From RAG to fabric: Lessons learned from building real-world RAGs at GenAIIC – Part 2

In Part 1 of this series, we defined the Retrieval Augmented Generation (RAG) framework to augment large language models (LLMs) with a text-only knowledge base. We gave practical tips, based on hands-on experience with customer use cases, on how to improve text-only RAG solutions, from optimizing the retriever to mitigating and detecting hallucinations.

This post focuses on doing RAG on heterogeneous data formats. We first introduce routers, and how they can help managing diverse data sources. We then give tips on how to handle tabular data and will conclude with multimodal RAG, focusing specifically on solutions that handle both text and image data.

Overview of RAG use cases with heterogeneous data formats

After a first wave of text-only RAG, we saw an increase in customers wanting to use a variety of data for Q&A. The challenge here is to retrieve the relevant data source to answer the question and correctly extract information from that data source. Use cases we have worked on include:

  • Technical assistance for field engineers – We built a system that aggregates information about a company’s specific products and field expertise. This centralized system consolidates a wide range of data sources, including detailed reports, FAQs, and technical documents. The system integrates structured data, such as tables containing product properties and specifications, with unstructured text documents that provide in-depth product descriptions and usage guidelines. A chatbot enables field engineers to quickly access relevant information, troubleshoot issues more effectively, and share knowledge across the organization.
  • Oil and gas data analysis – Before beginning operations at a well a well, an oil and gas company will collect and process a diverse range of data to identify potential reservoirs, assess risks, and optimize drilling strategies. The data sources may include seismic surveys, well logs, core samples, geochemical analyses, and production histories, with some of it in industry-specific formats. Each category necessitates specialized generative AI-powered tools to generate insights. We built a chatbot that can answer questions across this complex data landscape, so that oil and gas companies can make faster and more informed decisions, improve exploration success rates, and decrease time to first oil.
  • Financial data analysis – The financial sector uses both unstructured and structured data for market analysis and decision-making. Unstructured data includes news articles, regulatory filings, and social media, providing qualitative insights. Structured data consists of stock prices, financial statements, and economic indicators. We built a RAG system that combines these diverse data types into a single knowledge base, allowing analysts to efficiently access and correlate information. This approach enables nuanced analysis by combining numerical trends with textual insights to identify opportunities, assess risks, and forecast market movements.
  • Industrial maintenance – We built a solution that combines maintenance logs, equipment manuals, and visual inspection data to optimize maintenance schedules and troubleshooting. This multimodal approach integrates written reports and procedures with images and diagrams of machinery, allowing maintenance technicians to quickly access both descriptive information and visual representations of equipment. For example, a technician could query the system about a specific machine part, receiving both textual maintenance history and annotated images showing wear patterns or common failure points, enhancing their ability to diagnose and resolve issues efficiently.
  • Ecommerce product search – We built several solutions to enhance the search capabilities on ecommerce websites to improve the shopping experience for customers. Traditional search engines rely mostly on text-based queries. By integrating multimodal (text and image) RAG, we aimed to create a more comprehensive search experience. The new system can handle both text and image inputs, allowing customers to upload photos of desired items and receive precise product matches.

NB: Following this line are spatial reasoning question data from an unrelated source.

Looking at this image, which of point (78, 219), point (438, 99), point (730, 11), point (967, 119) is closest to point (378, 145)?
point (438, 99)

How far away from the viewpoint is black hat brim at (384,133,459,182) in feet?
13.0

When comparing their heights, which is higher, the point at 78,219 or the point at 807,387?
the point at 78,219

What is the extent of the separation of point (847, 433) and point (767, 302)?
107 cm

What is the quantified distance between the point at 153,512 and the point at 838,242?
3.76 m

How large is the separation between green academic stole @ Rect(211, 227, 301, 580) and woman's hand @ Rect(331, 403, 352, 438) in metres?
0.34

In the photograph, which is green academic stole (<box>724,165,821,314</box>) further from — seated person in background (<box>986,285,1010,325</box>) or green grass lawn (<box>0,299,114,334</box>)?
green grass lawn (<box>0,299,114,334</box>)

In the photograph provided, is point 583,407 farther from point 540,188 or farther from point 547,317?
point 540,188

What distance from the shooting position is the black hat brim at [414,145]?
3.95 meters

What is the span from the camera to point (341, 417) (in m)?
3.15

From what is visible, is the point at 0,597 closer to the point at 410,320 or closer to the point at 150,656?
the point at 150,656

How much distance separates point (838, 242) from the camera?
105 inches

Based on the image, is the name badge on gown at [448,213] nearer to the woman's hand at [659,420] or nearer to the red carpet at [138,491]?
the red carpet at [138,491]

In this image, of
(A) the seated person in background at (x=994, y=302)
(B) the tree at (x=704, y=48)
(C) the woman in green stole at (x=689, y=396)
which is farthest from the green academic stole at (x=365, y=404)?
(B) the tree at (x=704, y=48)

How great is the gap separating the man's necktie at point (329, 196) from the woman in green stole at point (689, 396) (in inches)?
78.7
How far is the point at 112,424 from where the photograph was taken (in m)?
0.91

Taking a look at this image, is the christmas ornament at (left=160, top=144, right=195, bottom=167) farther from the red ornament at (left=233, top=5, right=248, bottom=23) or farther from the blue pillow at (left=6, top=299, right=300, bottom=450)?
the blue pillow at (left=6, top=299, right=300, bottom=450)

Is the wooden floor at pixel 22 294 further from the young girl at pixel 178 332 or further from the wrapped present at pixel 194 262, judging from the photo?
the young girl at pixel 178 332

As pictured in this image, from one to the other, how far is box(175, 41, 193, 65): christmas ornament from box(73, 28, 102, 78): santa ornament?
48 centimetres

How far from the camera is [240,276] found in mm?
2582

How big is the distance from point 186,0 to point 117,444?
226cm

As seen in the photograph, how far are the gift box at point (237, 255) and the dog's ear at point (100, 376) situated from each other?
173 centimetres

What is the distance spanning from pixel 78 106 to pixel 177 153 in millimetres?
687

Using a router to handle heterogeneous data sources

In RAG systems, a router is a component that directs incoming user queries to the appropriate processing pipeline based on the query’s nature and the required data type. This routing capability is crucial when dealing with heterogeneous data sources, because different data types often require distinct retrieval and processing strategies.

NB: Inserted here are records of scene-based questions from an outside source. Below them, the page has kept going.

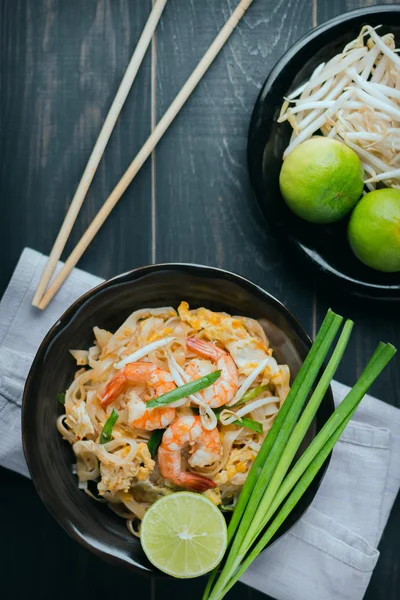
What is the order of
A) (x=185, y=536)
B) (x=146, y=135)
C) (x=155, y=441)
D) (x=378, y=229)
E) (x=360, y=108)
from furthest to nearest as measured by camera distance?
(x=146, y=135) → (x=360, y=108) → (x=378, y=229) → (x=155, y=441) → (x=185, y=536)

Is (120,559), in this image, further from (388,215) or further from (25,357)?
(388,215)

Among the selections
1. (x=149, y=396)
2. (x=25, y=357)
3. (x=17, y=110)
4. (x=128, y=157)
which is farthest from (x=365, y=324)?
(x=17, y=110)

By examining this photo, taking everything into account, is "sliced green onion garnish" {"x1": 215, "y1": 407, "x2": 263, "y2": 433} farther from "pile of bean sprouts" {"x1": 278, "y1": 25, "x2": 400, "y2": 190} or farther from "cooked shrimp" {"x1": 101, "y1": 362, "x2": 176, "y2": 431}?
"pile of bean sprouts" {"x1": 278, "y1": 25, "x2": 400, "y2": 190}

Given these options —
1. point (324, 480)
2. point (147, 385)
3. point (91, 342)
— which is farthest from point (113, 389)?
point (324, 480)

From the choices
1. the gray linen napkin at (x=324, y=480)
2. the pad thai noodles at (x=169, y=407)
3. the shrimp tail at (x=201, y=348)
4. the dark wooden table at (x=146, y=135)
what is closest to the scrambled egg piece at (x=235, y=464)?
the pad thai noodles at (x=169, y=407)

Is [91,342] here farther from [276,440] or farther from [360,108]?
[360,108]

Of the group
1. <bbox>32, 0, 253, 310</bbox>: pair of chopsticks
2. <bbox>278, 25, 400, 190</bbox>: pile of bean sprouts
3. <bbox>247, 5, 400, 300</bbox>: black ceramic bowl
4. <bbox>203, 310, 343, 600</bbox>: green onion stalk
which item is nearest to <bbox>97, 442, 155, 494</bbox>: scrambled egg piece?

Consider a financial data analysis system. For a qualitative question like “What caused inflation in 2023?”, the router would direct the query to a text-based RAG that retrieves relevant documents and uses an LLM to generate an answer based on textual information. However, for a quantitative question such as “What was the average inflation in 2023?”, the router would direct the query to a different pipeline that fetches and analyzes the relevant dataset.

The router accomplishes this through intent detection, analyzing the query to determine the type of data and analysis required to answer it. In systems with heterogeneous data, this process makes sure each data type is processed appropriately, whether it’s unstructured text, structured tables, or multimodal content. For instance, analyzing large tables might require prompting the LLM to generate Python or SQL and running it, rather than passing the tabular data to the LLM. We give more details on that aspect later in this post.

In practice, the router module can be implemented with an initial LLM call. The following is an example prompt for a router, following the example of financial analysis with heterogeneous data. To avoid adding too much latency with the routing step, we recommend using a smaller model, such as Anthropic’s Claude Haiku on Amazon Bedrock.

router_template = """
You are a financial data assistant that can query different data sources
based on the user's request. The available data sources are:

<data_sources>
<source>
<name>Stock Prices Database</name>
<description>Contains historical stock price data for publicly traded companies.</description>
</source>
<source>
<name>Analyst Notes Database</name>
<description>Knowledge base containing reports from Analysts on their interpretation and analyis of economic events.</description>
</source>
<source>
<name>Economic Indicators Database</name>
<description>Holds macroeconomic data like GDP, inflation, unemployment rates, etc.</description>
</source>
<source>
<name>Regulatory Filings Database</name>
<description>Contains SEC filings, annual reports, and other regulatory documents for public companies.</description>
</source>
</data_sources>

<instructions>
When the user asks a query, analyze the intent and route it to the appropriate data source.
If the query is not related to any of the available data sources,
respond politely that you cannot assist with that request.
</instructions>

<example>
<query>What was the closing price of Amazon stock on January 1st, 2022?</query>
<data_source>Stock Prices Database</data_source>
<reason>The question is about a stock price.</reason>
</example>

<example>
<query>What caused inflation in 2021?</query>
<data_source>Analyst Notes Database</data_source>
<reason>This is asking for interpretation of an event, I will look in Analyst Notes.</reason>
</example>

<example>
<query>How has the US unemployment rate changed over the past 5 years?</query>
<data_source>Economic Indicators Database</data_source>
<reason>Unemployment rate is an Economic indicator.</reason>
</example>

<example>
<query>I need to see the latest 10-K filing for Amazon.</query>
<data_source>Regulatory Filings Database</data_source>
<reason>SEC 10K which are in Regulatory Filings database.</reason>
</example>

<example>
<query>What's the best restaurant in town?</query>
<data_source>None</data_source>
<reason>Restaurant recommendations are not related to any data source.</reason>
</example>

Here is the user query
<query>
{user_query}
</query>

Output the data source in <data_source> tags and the explanation in <reason> tags.
"""

Prompting the LLM to explain the routing logic may help with accuracy, by forcing the LLM to “think” about its answer, and also for debugging purposes, to understand why a category might not be routed properly.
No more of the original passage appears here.